Stated goal
Extend the forum thread below on the SageMaker private Docker registry error, picking up after its last line.

Provided text
_ _ _ _

I am running a Hugging Face training job (which works locally) in a container running in EC2. When I call fit on the estimator I get the error:
An error occurred (ValidationException) when calling the CreateTrainingJob operation: TrainingImageConfig with TrainingRepositoryAccessMode set to VPC must be provided when using a training image from a private Docker registry. Please provideTrainingImageConfig and TrainingRepositoryAccessMode set to VPC when using a training image from a private Docker registry.
The variables mentioned do not exist in the documentation and I can’t find it in the source code: TrainingImageConfig, TrainingRepositoryAccessMode.
There are some mentions for vpc_config and vpcConfig but there doesn’t seem to be a way to pass these things through to SM from HF.
My code is basically this:
hyperparameters = {'epochs': 1,
'per_device_train_batch_size': 32,
'model_name_or_path': model_name
}
huggingface_estimator = HuggingFace(
entry_point='train.py',
source_dir='./scripts',
instance_type=instance_type,
instance_count=1,
role=role,
image_uri='docker.artifactory.xxxx.com/yyyy/mlaeep/mlaeep.0.0.1-dev',
transformers_version='4.4',
# pytorch_version='1.6',
py_version='py36',
hyperparameters=hyperparameters
)
huggingface_estimator.fit(
{'train': training_input_path,
'test': test_input_path
},
job_name='MlAeepTrainer'
)
@philschmid or @OlivierCR may be able to help with this.
I am getting essentially the same problem when I try to deploy my model.
My code is:
# from transformers import AutoModelForTokenClassification
modelPath = 's3://<bucket>/<key>/models/checkpoint-11000-Sample.gz'
image_uri = 'docker.artifactory.xxxx.com/aaaa/mlaeep/mlaeep.0.0.1-dev'
IAM_ROLE = 'arn:aws:iam::5555555555555:role/MY_ROLE'
instance_type = 'ml.p3.2xlarge'
vpc_config = {"Subnets": ["subnet-000dd0000dddd"],
"SecurityGroupIds": ["sg-0f0a00a000000", "sg-11889033ae0d",
"sg-d0c2aaaaaaaaaa"]
}
model = HuggingFaceModel(
model_data=modelPath,
role=get_execution_role(),
image_uri=image_uri,
transformers_version='4.6', # was 4.4
pytorch_version='1.7',
name='Aegiseep',
vpc_config=vpc_config
)
predictor = model.deploy(
initial_instance_count=1,
instance_type=instance_type,
)
inputString = "140006 820 76 DE Dreher , Denyse M File: 571587 Dept: 100 Rate: 1216 99 35 00 1 216 99 1 216 99 64 72 FIT 38 45 MA 02 661 18 X CHECK 60 85 A 401K Voucher#"
input = {"inputs": inputString}
predictor.predict(input)
predictor.delete_endpoint()
The error stack is:
Traceback (most recent call last):
File "/Users/caseygre/Documents/PycharmProjects/venv/lib/python3.8/site-packages/sagemaker/session.py", line 2604, in create_model
self.sagemaker_client.create_model(**create_model_request)
File "/Users/caseygre/Documents/PycharmProjects/venv/lib/python3.8/site-packages/botocore/client.py", line 386, in _api_call
return self._make_api_call(operation_name, kwargs)
File "/Users/caseygre/Documents/PycharmProjects/venv/lib/python3.8/site-packages/botocore/client.py", line 705, in _make_api_call
raise error_class(parsed_response, operation_name)

_ _ _ _

Data lines

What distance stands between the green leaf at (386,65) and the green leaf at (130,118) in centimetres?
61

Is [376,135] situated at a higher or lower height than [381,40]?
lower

_ _ _ _

Output of the exercise
botocore.exceptions.ClientError: An error occurred (ValidationException) when calling the CreateModel operation: Using non-ECR image "docker.artifactory.us.caas.oneadp.com/aegis/mlaeep/mlaeep.0.0.1-dev" without Vpc repository access mode is not supported.
python-BaseException
Hello @g3casey,
You can find the official documentation from AWS here: Use a Private Docker Registry for Real-Time Inference Containers - Amazon SageMaker
It looks like the python sdk currently does not support images from an external private registry.
I would love to know why you are planning to use a custom image rather than the DLCs we create together with AWS?
Thanks for the quick reply Philipp.
For security reasons we are not allowed to go to outside repositories directly. Our security blocks direct access to your repository. Also, our standard unix version is not the same.
Is this support on the roadmap?
@philschmid , I am wondering if the only task required to support this feature would be to add the parameter to the HF layers of code that call AWS. If so, maybe I could fork HF and do that. You might have a better idea of the level of effort (small, med, large) that task would take.
What exactly do you mean by “is this support on the roadmap”? What is this for you?
Roadmap: you said “ It looks like the python sdk currently does not support images from an external private registry.” when will the sdk support private registries?
Also:
If I forked the HF registry, I would think it would be just a matter of adding the vpc parameters to the HF code as a pass-through to AWS. does this sound right to you?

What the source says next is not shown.